Kendi’ni muhteşem hissediyordu.
Kendi’ni Güç’lü hissediyordu!
Bir’den fazla Gerçek Kaynağ’a sahip olmanın Mucize’si, Zaman’la daha da belirgin Hâl’e gelecekti. Diğer Köken Venerant Varoluşlar’ı Bir Milyon veya Birkaç Milyon Varoluşsal Boyutsal Kafesler’e sahipken, o 100 Milyon’dan fazlasına sahipti ve bu Sayı Hız’la artıyordu. Yakında 150 Milyon’u Aşacak’tı.
Eğer başka bir sıradan Köken Venerant Varoluş’u ils karşılaşırsa...
Şimdi Usta Hannibal ile karşılaşırsa... Ua da Katlanmamış Kimliğ’i olmayan başka bir Köken Venerant ile karşılaşırsa...?
Sadece Savaşmak’la kalmayacaktı.
O’nu yok edecekti!
Parmaklar’ı gevşekçe yanına Kıvrıl’dı.
Kibirden değil. Gururdan değil.
Ama giderek derinleşen, Ney’e dönüştüğüne dair anlayışından dolayı.

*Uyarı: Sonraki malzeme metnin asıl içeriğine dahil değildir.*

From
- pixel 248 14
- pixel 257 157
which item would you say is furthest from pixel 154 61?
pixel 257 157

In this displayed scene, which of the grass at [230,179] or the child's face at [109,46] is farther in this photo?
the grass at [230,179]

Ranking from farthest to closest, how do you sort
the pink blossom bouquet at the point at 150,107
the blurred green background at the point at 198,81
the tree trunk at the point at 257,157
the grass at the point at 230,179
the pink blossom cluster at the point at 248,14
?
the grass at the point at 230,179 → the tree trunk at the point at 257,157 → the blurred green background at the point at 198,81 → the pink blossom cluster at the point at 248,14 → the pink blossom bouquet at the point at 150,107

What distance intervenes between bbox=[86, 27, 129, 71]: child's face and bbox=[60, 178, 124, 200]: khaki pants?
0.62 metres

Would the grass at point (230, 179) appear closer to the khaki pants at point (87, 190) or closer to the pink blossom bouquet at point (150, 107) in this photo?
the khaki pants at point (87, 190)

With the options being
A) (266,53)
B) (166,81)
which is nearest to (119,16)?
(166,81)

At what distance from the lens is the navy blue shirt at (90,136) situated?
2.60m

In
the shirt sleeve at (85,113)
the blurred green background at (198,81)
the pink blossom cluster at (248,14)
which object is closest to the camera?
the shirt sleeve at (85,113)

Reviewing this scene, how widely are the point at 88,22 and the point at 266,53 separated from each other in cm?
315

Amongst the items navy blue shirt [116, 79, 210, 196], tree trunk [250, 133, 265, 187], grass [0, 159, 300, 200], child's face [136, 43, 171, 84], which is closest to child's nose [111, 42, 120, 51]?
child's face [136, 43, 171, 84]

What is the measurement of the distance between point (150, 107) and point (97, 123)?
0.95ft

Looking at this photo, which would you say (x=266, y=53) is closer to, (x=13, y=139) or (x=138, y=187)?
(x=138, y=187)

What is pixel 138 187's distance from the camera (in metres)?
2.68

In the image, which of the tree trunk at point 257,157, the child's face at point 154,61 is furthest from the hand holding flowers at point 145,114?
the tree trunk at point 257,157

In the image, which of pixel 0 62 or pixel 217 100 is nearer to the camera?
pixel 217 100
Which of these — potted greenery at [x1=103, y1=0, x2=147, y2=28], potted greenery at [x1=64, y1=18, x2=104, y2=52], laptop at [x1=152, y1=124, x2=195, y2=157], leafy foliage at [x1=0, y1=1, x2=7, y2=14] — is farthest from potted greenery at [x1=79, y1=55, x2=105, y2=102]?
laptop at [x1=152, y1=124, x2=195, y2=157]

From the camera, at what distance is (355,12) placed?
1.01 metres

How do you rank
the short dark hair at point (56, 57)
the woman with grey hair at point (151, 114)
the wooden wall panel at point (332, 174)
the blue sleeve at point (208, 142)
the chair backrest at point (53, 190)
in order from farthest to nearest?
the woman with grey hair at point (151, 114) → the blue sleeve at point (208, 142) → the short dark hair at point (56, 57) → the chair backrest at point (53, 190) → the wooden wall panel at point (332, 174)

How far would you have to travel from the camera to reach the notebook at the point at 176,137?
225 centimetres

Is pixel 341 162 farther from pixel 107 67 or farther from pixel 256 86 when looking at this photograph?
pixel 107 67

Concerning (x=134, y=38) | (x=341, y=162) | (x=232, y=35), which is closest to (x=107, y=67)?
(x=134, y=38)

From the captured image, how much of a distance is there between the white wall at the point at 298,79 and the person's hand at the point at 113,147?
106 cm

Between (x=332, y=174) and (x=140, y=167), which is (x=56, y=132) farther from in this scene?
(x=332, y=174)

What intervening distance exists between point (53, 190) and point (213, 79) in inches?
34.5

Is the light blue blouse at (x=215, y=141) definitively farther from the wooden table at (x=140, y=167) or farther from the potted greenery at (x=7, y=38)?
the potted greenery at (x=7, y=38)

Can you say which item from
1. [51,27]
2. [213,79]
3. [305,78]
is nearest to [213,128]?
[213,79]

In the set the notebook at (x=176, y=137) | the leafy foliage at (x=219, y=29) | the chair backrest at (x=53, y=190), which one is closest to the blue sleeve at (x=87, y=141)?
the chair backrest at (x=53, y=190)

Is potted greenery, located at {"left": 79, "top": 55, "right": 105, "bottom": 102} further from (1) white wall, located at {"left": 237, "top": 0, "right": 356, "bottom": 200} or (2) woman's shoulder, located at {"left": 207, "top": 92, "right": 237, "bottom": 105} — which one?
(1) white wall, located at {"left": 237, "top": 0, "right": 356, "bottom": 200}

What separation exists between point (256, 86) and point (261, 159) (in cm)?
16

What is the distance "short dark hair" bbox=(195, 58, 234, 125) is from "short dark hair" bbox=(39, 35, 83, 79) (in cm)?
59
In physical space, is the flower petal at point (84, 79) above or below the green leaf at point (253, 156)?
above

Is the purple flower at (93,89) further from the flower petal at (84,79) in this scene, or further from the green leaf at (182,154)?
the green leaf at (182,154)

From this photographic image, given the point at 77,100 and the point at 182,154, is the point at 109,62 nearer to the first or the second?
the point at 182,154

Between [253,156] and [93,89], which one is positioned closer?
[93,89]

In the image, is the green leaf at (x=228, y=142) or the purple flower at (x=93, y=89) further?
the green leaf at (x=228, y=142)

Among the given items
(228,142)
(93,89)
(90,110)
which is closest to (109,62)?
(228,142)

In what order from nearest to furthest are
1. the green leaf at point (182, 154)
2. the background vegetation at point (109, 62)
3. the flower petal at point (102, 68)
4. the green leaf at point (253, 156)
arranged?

Düşünce, Sis kadar yumuşak bir şekilde, istemeden gelmişti.
Bir zamanlar Varoluş’u anlamaya çalışan bir Adam’dı.
Şimdi ise, O’nun merkezinde yer alan Paradoks’tu!
Not: Ne Diyeceğimi bilemiyorum. Varoluşsal Boyutsal Kafesler daha kaç bölüm önce ortaya çıktı ve şimdi kaç gün pardon kaç saat geçti ve Rezervler’imiz ne kadar? Milyar’a doğru gidiyoruz.
Not: İnfinite Mana’da Şu an Omniverseler Bir Oda, Varoluşsal Alanlar’ı ise Kağıt’ta Yer Alan O Şarkı Dizeler’i. Yani Yazılar. Yazılar ve oda. Buradan Omniverseler ve Varoluşsal Alanlar hakkında bilgiler de öğrendik. İnfinite Mana’da bu Kozmolojiler şu anda bu büyükte.
Bu bölümde emeği geçen; çevirmen ve düzenleyici arkadaşların emeklerinin karşılığı olarak basit bir minnet ifadesi yani teşekkür etmeyi ihmal etmeyelim.